D’un très long passé de livres entassés; Comme elles étaient vieilles

D’avoir été le verbe heureux ou grave sur la multitude

À travers les siècles et les siècles...

Comme elles étaient vieilles

Mais qu’il ne fallait pas les voir s’évanouir

Au bord d’une tribune ou bien au fond d’une bibliothèque

Comme elles étaient vieilles

Mais que, pour l’honneur du dire ou du poème

On ne devait pas les voir mourir j’ai semé,

Puisqu’elles recelaient encore un grain de vie,

J’ai semé les lettres

Toutes les lettres de notre alphabet,

Ainsi qu’on sème à la volée

Le grain de blé,

Dans la page du Livre de l’éternité.

Et sur la marge large de mon espérance,

œil tendu, j’attends l’heure de la délivrance

Comme si la Page, en l’œuvre du mystère,

Était capable du miracle auguste de la Terre

Soir.

Égale dans l’aller et le retour, une étendue avers et son revers, selon qu’on la parcourt. Or de face ce qu’on verra de dos, on voit de dos ce qu’on a vu de face, quand ce ne sont pas des côtés invus qui s’offrent à nos yeux. Ceci sans cela n’est pas complet.

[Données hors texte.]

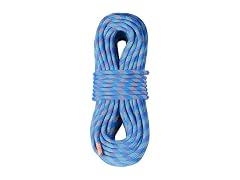VEVOR 10.2mm Dynamic Climbing Rope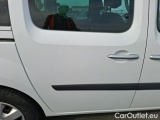  Renault  Kangoo 1.5 DCI 95 BLUE BUSINESS #51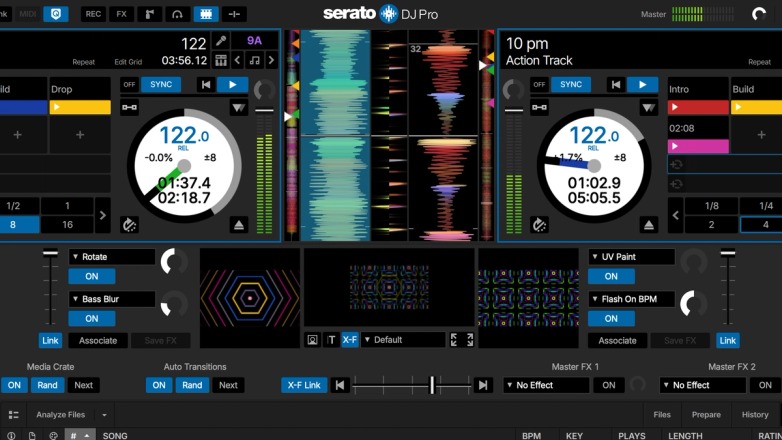 co-nen-mua-serato-dvs-khong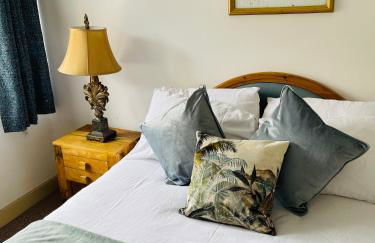 Alexander House - Foto 63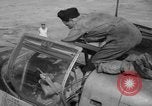 Image of French B-26 bombers Indochina, 1954, second 14 stock footage video 65675046935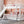 Functional Bunk Bed & Convertible Ladder And Slide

Dans le soir nous pouvons supposer que voici les épreuves négatives des images positives du matin. Un paysage ne se livre intégralement qu’à la façon d’un objet qu’on tourne entre ses doigts ou d’une femme en fleur dont on caresse éperdument toute la peau.

À l’ouest, le Soleil descend dans la tirelire faite de toutes les gueules de poisson, nous abandonnant la petite monnaie des étoiles dont la multitude ne vaut pas l’unique pièce d’or qui nous remontera demain par la faille faite de tous les gosiers de coq à l’est.